Nissan Motor will introduce cars that park themselves by 2016, Chief Executive Officer Carlos Ghosn said, as the Japanese carmaker rushes to be among the first offering automated driving.

The feature, along with technology enabling cars to autonomously navigate congested highways, will be available in a wide range of vehicles, Ghosn said yesterday in Tokyo. Two years later, the company plans to offer vehicles that can change lanes automatically, and by 2020, they’ll be able to handle intersections on their own, he said.

“You need to be first with very significant features,” said Ghosn, who also is CEO of France’s Renault SA. “There’s always a premium with those who come first.”

Carmakers including Nissan, Toyota Motor and Daimler AG, along with technology companies such as Google are accelerating research into systems that can make driving partly or fully automatic. Potential benefits include eliminating traffic accidents and congestion and allowing people to use the time in transit for activities other than driving.

Ghosn, 60, said the first automakers to introduce automated-driving features will have an advantage as new technologies are associated with the brands that introduced them. Nissan, whose Leaf hatchback was the first mass-market fully electric car, said last August it planned to sell affordable, fully autonomous vehicles by 2020.

General Motors, the largest U.S. carmaker, plans to have automated cars that can drive on controlled-access highways, such as the U.S. Interstate system, by 2020. Germany’s Daimler is working to introduce trucks that steer, brake and accelerate independently as early as 2025.

Google said in May it would put at least 100 autonomous cars it designed in trials starting this year. The two-seat cars have a top speed of 25 miles (40 kilometers) an hour and no steering wheels, brakes or accelerator pedals. Google hasn’t said if it will sell such vehicles.

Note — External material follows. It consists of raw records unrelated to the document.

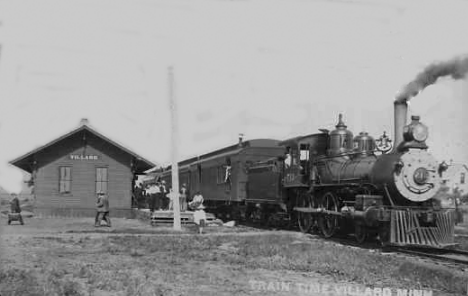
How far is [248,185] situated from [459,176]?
951cm

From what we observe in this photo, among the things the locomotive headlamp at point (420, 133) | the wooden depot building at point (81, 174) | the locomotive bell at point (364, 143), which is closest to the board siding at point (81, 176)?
the wooden depot building at point (81, 174)

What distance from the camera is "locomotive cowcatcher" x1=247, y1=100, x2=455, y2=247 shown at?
512 inches

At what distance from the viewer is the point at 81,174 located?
24828 millimetres

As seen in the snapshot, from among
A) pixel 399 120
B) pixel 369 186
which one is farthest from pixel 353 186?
pixel 399 120

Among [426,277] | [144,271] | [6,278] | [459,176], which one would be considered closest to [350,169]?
[459,176]

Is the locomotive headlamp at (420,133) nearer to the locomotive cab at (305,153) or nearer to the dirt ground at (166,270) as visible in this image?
the dirt ground at (166,270)

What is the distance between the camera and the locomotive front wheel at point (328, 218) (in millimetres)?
15422

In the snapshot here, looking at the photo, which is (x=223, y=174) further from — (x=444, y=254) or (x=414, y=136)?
(x=444, y=254)

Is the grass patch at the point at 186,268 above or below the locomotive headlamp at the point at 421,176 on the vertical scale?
below

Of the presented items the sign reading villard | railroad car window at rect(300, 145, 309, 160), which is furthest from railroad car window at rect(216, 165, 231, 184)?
the sign reading villard

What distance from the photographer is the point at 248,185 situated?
22.2 m

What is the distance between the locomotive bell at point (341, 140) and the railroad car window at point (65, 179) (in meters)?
12.4

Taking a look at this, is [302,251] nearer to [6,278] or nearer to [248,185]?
[6,278]

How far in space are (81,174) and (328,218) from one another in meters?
12.5
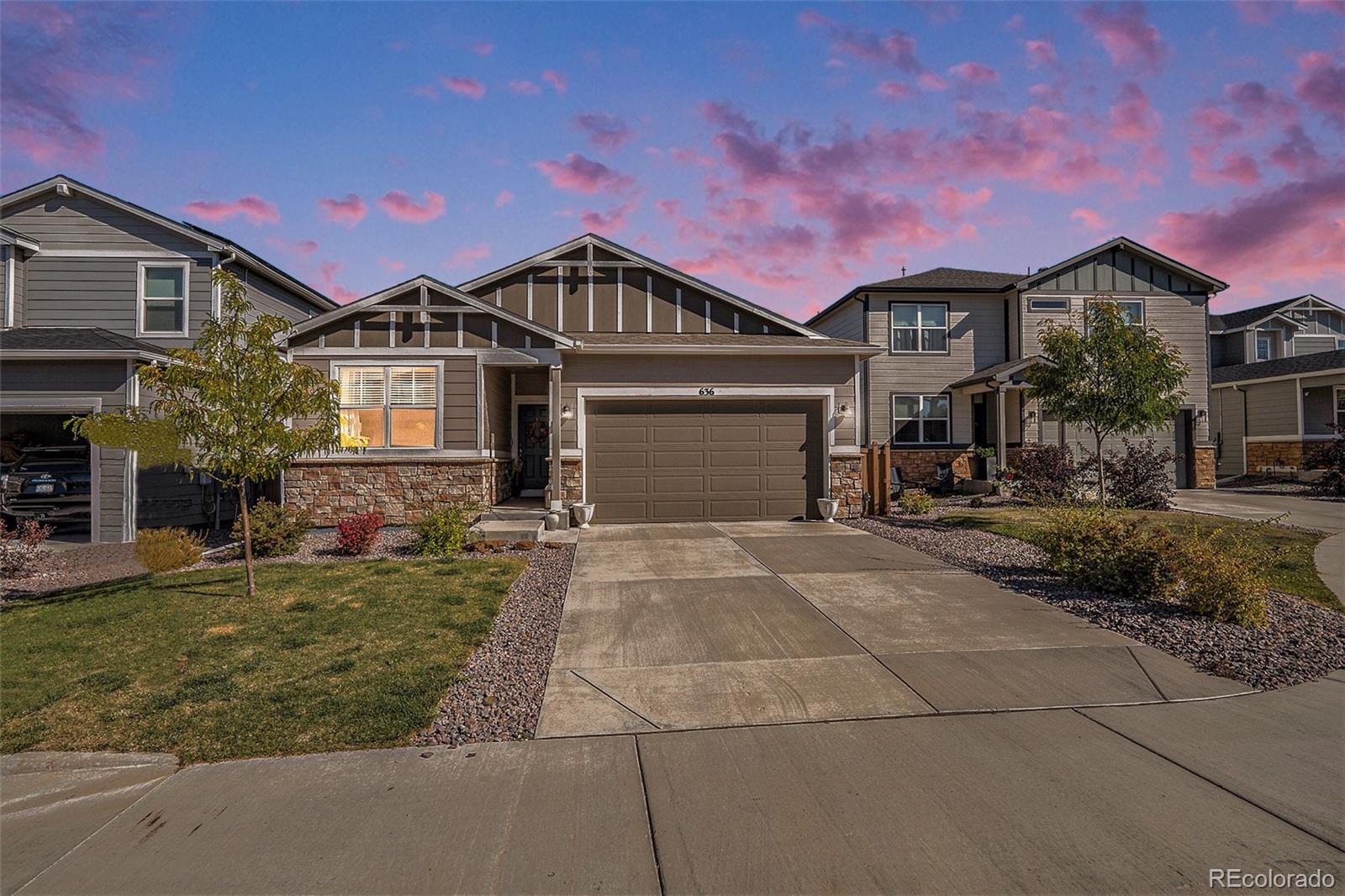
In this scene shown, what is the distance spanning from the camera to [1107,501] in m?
14.2

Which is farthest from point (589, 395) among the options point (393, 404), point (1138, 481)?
point (1138, 481)

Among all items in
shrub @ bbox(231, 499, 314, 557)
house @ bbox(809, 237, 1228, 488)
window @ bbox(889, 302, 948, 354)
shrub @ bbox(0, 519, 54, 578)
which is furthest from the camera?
window @ bbox(889, 302, 948, 354)

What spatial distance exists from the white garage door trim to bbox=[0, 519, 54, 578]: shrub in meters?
8.42

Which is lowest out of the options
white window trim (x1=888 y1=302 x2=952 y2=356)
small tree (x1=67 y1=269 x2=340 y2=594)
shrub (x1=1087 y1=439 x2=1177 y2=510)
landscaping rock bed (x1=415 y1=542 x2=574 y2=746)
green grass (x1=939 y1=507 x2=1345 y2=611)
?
landscaping rock bed (x1=415 y1=542 x2=574 y2=746)

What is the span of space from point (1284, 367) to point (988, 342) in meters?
11.1

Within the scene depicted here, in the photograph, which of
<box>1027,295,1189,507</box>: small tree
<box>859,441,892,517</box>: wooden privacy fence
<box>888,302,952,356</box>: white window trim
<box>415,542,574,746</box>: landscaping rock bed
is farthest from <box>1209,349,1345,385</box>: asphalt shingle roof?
<box>415,542,574,746</box>: landscaping rock bed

Toyota, the world’s largest carmaker, has said it favors more of a “co-pilot” approach to automated vehicles, rather than a driverless system. The Toyota City, Japan-based company hasn’t said when it will sell the vehicles.

Several automakers already have deployed automatic parking capabilities in cars on the road. Toyota calls its system Intelligent Parking Assist and has offered it on cars such as the Prius hybrid. Ford Motor’s Active Park Assist also is available in several models sold in North America and Europe.

U.S. regulators are encouraging development of automated vehicle systems to reduce traffic accidents that annually kill more than 30,000 people. Regulatory and legal issues with self- driving cars, such as liability in accidents, have yet to be addressed.

A potential downside to driverless cars is that they may add to urban sprawl and pollution as they encourage longer commutes, according to Ken Laberteaux, senior principal scientist for Toyota’s North American team studying future transportation.

“U.S. history shows that anytime you make driving easier, there seems to be this inexhaustible desire to live farther from things,” Laberteaux said in an interview at the Automated Vehicles Symposium in San Francisco. “The pattern we’ve seen for a century is people turn more speed into more travel, rather than maybe saying, ‘I’m going to use my reduced travel time by spending more time with my family.’”

Local governments could take steps to avoid lengthier commutes by drivers of autonomous cars through measures such as tolls, said Laberteaux, who predicted technologies allowing drivers to turn over controls to the car itself may arrive this decade.

As carmakers compete to introduce automated driving, they need to work as much on software design as mechanical engineering, according to Maarten Sierhuis, director of Nissan’s Silicon Valley research center in Sunnyvale, California, who is leading Nissan’s automated-vehicle program.

Making cars that are “deliberative” in assessing road conditions, rather than just reactive, requires artificial intelligence, Sierhuis said in an interview this week at the San Francisco conference. Nissan is developing software to read and filter sensor data much as a human brain does, he said.